Background: Dust entering the Sierras comes from both regional and global sources – and the contribution of each source changes over time. There is evidence that microbial communities can differ based on dust source and timing of dust deflation, and that this can have subsequent effects on endophytic associations (Caroline Frank’s work) and soil microbial communities at the deposition location. We therefore wanted to know:
Limitation: our time comparisons may be skewed because we did not sterilize collectors in between sampling events. Time points may appear more similar to each other than in reality. It’s also important to run on presence-absence data only; we don’t want to capture community differences that are driven by post-depositional divergence in relative abundances.
Split taxonomy column into multiple variables
# bacteria otu
B16S<-read.csv("data/filtered_table_w_metadata.csv", header = TRUE, stringsAsFactors = FALSE)
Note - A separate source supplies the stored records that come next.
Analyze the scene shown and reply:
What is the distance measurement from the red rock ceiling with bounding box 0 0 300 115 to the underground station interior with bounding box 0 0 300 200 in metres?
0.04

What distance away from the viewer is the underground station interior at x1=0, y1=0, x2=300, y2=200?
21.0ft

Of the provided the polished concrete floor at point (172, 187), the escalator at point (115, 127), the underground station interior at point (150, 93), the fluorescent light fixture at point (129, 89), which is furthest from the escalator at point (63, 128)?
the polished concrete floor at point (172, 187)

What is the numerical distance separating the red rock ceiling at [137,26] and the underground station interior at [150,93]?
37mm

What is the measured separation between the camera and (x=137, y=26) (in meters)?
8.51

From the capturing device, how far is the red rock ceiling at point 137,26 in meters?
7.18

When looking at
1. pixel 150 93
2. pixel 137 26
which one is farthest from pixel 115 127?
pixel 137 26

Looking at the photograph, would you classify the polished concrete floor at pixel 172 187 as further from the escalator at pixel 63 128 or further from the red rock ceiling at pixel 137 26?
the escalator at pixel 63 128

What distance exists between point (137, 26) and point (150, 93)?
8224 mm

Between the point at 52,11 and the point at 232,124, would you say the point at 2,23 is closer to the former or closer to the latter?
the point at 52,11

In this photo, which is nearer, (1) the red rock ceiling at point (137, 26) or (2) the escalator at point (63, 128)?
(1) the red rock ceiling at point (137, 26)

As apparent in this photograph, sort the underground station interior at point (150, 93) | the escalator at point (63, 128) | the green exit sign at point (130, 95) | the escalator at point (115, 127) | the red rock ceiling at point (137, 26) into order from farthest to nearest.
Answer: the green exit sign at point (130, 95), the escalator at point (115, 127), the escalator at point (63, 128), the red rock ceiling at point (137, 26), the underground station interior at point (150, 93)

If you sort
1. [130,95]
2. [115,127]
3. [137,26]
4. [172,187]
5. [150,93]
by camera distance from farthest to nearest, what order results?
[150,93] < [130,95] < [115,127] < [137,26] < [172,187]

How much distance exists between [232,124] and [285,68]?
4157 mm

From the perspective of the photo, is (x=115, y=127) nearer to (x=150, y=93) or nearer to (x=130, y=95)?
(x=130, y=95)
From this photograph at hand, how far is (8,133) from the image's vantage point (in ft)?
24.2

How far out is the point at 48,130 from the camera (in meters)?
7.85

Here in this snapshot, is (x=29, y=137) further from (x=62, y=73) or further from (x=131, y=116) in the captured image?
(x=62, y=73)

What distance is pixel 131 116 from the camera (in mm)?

# split taxa groupings into new columns
source('dust_functions.R')
B16S<-split_taxa(B16S)
UniFrac is a measure of B-diversity that uses phylogenetic information to compare community samples. Use with multivariate methods like principal coordinates (PCoA), NMDS, etc to explain differences among communities. Measured as the amount of evolutionary history that is unique to each group - the fraction of branch length in a phylogenetic tree associated with ONLY the focal sample in pairwise comparison. With sequence data UniFrac values can be influenced by the number of sequences/sample and can use sequence jackknifing (Lozupone et al 2011. ISME).
Use to compare phylogenetic lineages between groups, to cluster samples.
unifrac<-read.table('data/unweighted_unifrac_dm.txt')
unifrac_wt<-read.table('data/weighted_unifrac_dm.txt')
Use heatmap to visualize sample dissimilarity based on UniFrac
otu.taxa<-read.csv('data/OTU_taxa_id.csv') # otu ids
otu.comm<-read.csv('data/OTU_community_clean.csv')
#otu.grp<-otu.comm%>%left_join(map6, by='SampleID')
## the samples in the unifrac dist and community need to be in the same order
# need to order community based on unifraq
colnames(unifrac) # use this order
## [1] "OS115" "AP114" "JJ415" "OT115" "JJ515" "OS615" "OJ615" "JT415"
## [9] "JP315" "OJ514" "OJ515" "OJ415" "AS114" "JS415" "JP414" "OT515"
## [17] "JJ114" "OT415" "OT414" "JP515" "JT115" "AJ414" "OP315" "OS214"
## [25] "JT314" "OP515" "AT414" "OS415" "OP615" "OP614" "JS115"
# make new df based on unifrac, matched to same order as unifrac
otu.ordered<-data.frame(SampleID = colnames(unifrac))%>%left_join(otu.comm, by='SampleID')
otu.ordered$SampleID
## [1] OS115 AP114 JJ415 OT115 JJ515 OS615 OJ615 JT415 JP315 OJ514 OJ515
## [12] OJ415 AS114 JS415 JP414 OT515 JJ114 OT415 OT414 JP515 JT115 AJ414
## [23] OP315 OS214 JT314 OP515 AT414 OS415 OP615 OP614 JS115
## 31 Levels: AJ414 AP114 AS114 AT414 JJ114 JJ415 JJ515 JP315 JP414 ... OT515
# this works but is inefficient - there are multiple copies of the otu table which is large, remember to remove this file after data wrangling to free up workspace on Rstudio (rm command works to remove files)
# alternatively - match the order, rewrite over same name
otu.comm<-otu.comm[match(colnames(unifrac), otu.comm$SampleID),]
# this says - for the community df, order the rows to match the order of the column names in the file with the unifrac dissimilarity matrix i.e., unifrac, that match to SampleID
rm(otu.ordered)
#combine with grouping variables - align mapping data with community data
otu.grp<-otu.comm%>%left_join(map6, by='SampleID')
#instead of making the df larger, we can reorder the mapping data to match with the community, like above
grps<-map6[match(colnames(unifrac), map6$SampleID),]
grps$SampleID
## [1] OS115 AP114 JJ415 OT115 JJ515 OS615 OJ615 JT415 JP315 OJ514 OJ515
## [12] OJ415 AS114 JS415 JP414 OT515 JJ114 OT415 OT414 JP515 JT115 AJ414
## [23] OP315 OS214 JT314 OP515 AT414 OS415 OP615 OP614 JS115
## 31 Levels: AJ414 AP114 AS114 AT414 JJ114 JJ415 JJ515 JP315 JP414 ... OT515
# now that all the data (community, distances, grouping variables) are ordered the same, we can use permanova etc
Permanova tests for differences in composition among groups
Reminder - permanova is always based on pairwise distances/dissimilarities.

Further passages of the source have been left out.